Developers' authority and action were the most powerful aspects of decision-making, and pragmatism was very important. Discussion only influenced design decisions when a small number of developers were involved. They quote a commenter, who summarizes this as "Seems like this issue is just a matter of different personal opinions. Personal opinions of those who have power to fix this prevail, by definition."

Overall, reports were not deliberative; the authors speculate that this was affected either by commenters' lack of design experience or developers' interest in suppressing design debate (since bug reports are not an appropriate place for such discussions).

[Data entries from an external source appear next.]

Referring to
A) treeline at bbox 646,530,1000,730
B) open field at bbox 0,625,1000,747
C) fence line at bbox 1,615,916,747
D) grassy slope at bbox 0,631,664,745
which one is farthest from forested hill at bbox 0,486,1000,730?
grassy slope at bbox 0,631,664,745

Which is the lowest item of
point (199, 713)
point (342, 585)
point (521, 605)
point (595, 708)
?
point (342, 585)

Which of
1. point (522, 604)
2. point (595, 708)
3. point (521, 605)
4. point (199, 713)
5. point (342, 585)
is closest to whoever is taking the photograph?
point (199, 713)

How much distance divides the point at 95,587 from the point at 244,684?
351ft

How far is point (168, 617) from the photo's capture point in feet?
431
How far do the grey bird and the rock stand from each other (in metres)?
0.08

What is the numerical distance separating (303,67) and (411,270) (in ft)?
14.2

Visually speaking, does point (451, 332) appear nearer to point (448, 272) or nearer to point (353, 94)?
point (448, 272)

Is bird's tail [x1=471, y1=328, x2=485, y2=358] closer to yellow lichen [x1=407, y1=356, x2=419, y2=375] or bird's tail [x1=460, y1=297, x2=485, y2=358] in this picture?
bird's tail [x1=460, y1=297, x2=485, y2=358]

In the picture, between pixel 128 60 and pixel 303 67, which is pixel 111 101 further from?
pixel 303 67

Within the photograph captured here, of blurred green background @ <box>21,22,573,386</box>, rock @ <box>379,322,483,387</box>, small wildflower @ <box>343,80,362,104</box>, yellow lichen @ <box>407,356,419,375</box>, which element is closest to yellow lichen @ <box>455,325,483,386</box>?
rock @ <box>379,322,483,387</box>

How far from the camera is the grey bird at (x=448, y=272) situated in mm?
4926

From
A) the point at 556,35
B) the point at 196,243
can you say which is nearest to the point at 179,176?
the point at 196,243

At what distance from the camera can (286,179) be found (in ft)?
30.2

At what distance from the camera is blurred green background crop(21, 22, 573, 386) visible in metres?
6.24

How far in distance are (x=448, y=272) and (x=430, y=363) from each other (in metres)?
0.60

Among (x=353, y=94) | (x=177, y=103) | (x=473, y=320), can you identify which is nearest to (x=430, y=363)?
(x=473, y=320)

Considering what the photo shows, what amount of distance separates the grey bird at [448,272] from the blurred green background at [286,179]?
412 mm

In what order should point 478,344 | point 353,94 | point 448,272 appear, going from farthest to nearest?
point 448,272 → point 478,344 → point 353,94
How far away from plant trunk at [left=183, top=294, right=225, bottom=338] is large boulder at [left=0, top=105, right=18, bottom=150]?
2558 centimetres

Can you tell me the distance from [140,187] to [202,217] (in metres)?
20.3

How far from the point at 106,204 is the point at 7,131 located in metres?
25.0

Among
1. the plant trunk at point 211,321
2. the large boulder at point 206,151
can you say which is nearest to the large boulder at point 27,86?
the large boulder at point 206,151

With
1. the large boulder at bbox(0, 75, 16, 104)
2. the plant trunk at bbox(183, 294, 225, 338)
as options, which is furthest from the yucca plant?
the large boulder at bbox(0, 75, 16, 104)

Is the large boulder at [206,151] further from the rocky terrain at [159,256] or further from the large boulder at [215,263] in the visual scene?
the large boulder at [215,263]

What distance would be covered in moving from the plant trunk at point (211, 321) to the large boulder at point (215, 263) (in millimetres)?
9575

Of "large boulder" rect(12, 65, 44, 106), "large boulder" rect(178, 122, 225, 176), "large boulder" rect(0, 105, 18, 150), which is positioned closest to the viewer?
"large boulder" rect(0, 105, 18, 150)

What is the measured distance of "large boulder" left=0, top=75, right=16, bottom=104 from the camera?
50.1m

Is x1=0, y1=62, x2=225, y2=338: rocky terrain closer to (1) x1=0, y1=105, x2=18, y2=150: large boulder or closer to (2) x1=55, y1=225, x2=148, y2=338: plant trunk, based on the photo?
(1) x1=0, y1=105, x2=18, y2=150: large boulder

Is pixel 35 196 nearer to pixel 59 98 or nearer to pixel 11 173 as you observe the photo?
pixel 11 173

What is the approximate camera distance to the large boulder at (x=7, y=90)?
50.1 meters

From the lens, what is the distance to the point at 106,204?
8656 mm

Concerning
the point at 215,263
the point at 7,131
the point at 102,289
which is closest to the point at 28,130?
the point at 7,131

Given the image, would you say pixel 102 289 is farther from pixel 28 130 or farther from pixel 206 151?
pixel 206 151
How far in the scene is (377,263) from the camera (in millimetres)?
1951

They explore three patterns:

  • 63%: Developers discussing the functional design, quickly leading to consensus and implementation, and moving on to discussing the design of code. "A key characteristic of these reports was how little of the functional design space was explored."
  • 19% Divergent discussion, involving both developers and users.
    • In 1/3rd , developers would end the discussion, giving a decision, sometimes with a rationale (which would usually be based on pragmatism and impact)
    • In 2/3rds, discussion ended when the issue became moot (due to some other change)
  • 18% Convergent discussion, usually with both developers and users.
    • Typically developers vetoed a proposed change. Rationale was rare but, when given, usually had to do with inconsistency with prior decisions, pragmatism, and authority.
    • There was often controversy between sticking with original intent vs. supporting unexpected uses. History of previous designs often played into these discussions.


Selected References

Decision-Making

Language use

Argumentation

Theoretical and Practical Relevance

Understanding decision-making in software communities can help improve these discussions, ultimately impacting the quality of the software itself.